Era un hombre solitario, de unos 22 años de edad - según contó en la
entrevista – y aunque joven, ya calificaba como un verdadero experto en el arte
de cazar sus presas para poder subsistir.
Contó que allá en las montañas de una
región de China, cercana al Tíbet, la vida es sumamente dura. Explicó que todos
los días hay que intentar proveerse de alimento, el cual es escaso. El cazador
comentó con sencilla pero a su vez aplastante lógica que cada día es un regalo
de vida y que corresponde honrar el aliento que nos da el creador con el
esfuerzo cotidiano y constante de sobrevivir. Y eso incluía conseguir el
alimento como primera norma. Cazar era para él un acto de vida y aunque de una dureza extrema,
servía para honrar la vida.
Más adelante el mismo cazador contó que era
norma en esos parajes compartir la
cacería con los escasos vecinos de la zona.

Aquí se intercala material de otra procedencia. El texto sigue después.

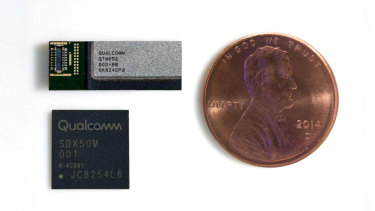 A Qualcomm 5G modem (lower). This would need to be used in conjunction with at least three RF modules (upper) to connect to 5G networks. US penny (about the size of a five cent coin) for scale.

De allí que ese hombre menudo, tras un
largo día de intensa y paciente cacería, de la que sólo pudo lograr una pequeña liebre, preparó al animal,
le quitó la piel (la cual sería usada para venderla en el mercado) cortó la carne en trozos y los
unió en una especie de paila con
un puñado de verduras. De alguna
forma se comunicó con los otros
cazadores de la zona y compartió el trofeo que ese día les permitía
comer al menos una vez.
Esa escena sorprendente, la del compartir
lo poco logrado con esfuerzo, me hizo reflexionar profundamente en días sucesivos sobre lo que
significa, verdaderamente, el compartir.
Por un lado, en el caso de este solitario
cazador, quedó claro que la costumbre ordenaba compartir por una sencilla
razón: la posibilidad de cazar es tan efímera que aquel que tiene suerte debe
ayudar a otros a comer porque serán éstos quienes te pueden ayudar a afrontar un
día de hambre. Es un compartir labrado por la
ferocidad de ese modo de vida pero que en el fondo es aceptado como
parte de un ritual humano de hermandad. Es probable que si un buen día todos
tuviesen la fortuna de una cacería productiva, compartirían casa por casa.

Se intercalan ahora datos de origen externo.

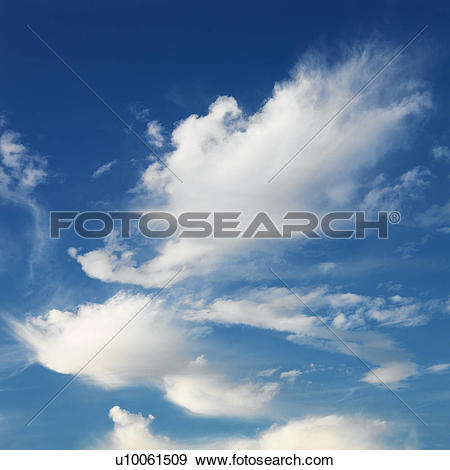Stock Photograph of Wispy cloud formations against clear blue sky.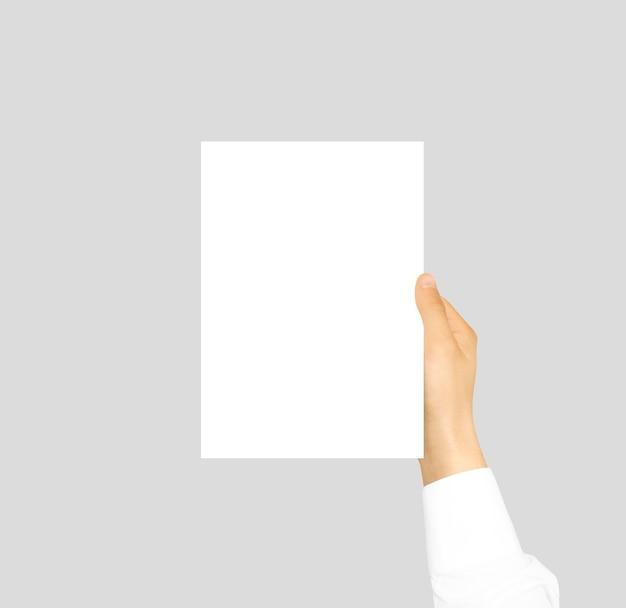 Hand met blanco flyer brochure boekje in de hand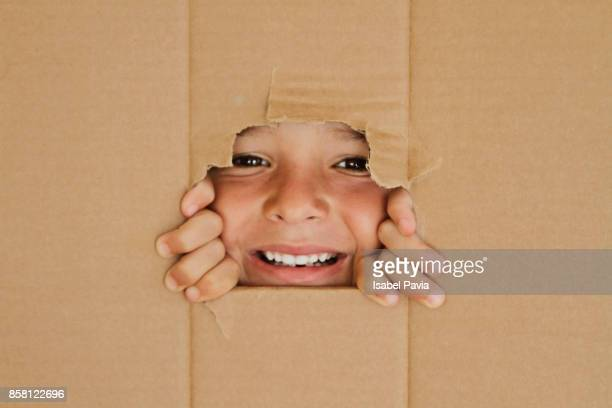 Happy Boy looking through a hole on cardboard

A los ojos de quien vive en una ciudad
sometida a los rigores de la sobrevivencia – a veces en iguales términos de
subsistencia - compartir lo poco
que se ha logrado en un día de duro
trabajo no deja de ser un ejercicio de estupidez. Algo así como trabajar para
los demás. “Eso no tiene sentido”, me dijo un amigo cuando le comenté lo
que había visto en la televisión.
En realidad visto el compartir en términos
culturales tan pragmáticos como lo planteado en el documental de la televisión
– te doy porque tú eres mi única opción de sobrevivencia – una práctica semejante en nuestro entorno urbano y poco
humano, sería algo menos que imposible.
Sin embargo, creo que existe el otro
compartir, el que no entraña tal vez ese acto de sobrevivencia extrema pero que
rescata el lado solidario de quien lo
practica. El dar sin esperar a
recibir nada a cambio. El dar parte del esfuerzo. El dar parte de nuestro
tiempo. El dar parte de nuestro intelecto. El dar parte de nuestros bienes. El dar parte de nuestros
afectos. Por alguna razón todos hemos compartido algo y nos hemos quedado en
silencio, sin anunciar nuestro gesto, sin promoción ni publicidad,
anónimamente, a disfrutar de ese sabor en el alma de
sentir que aún somos seres de bondad.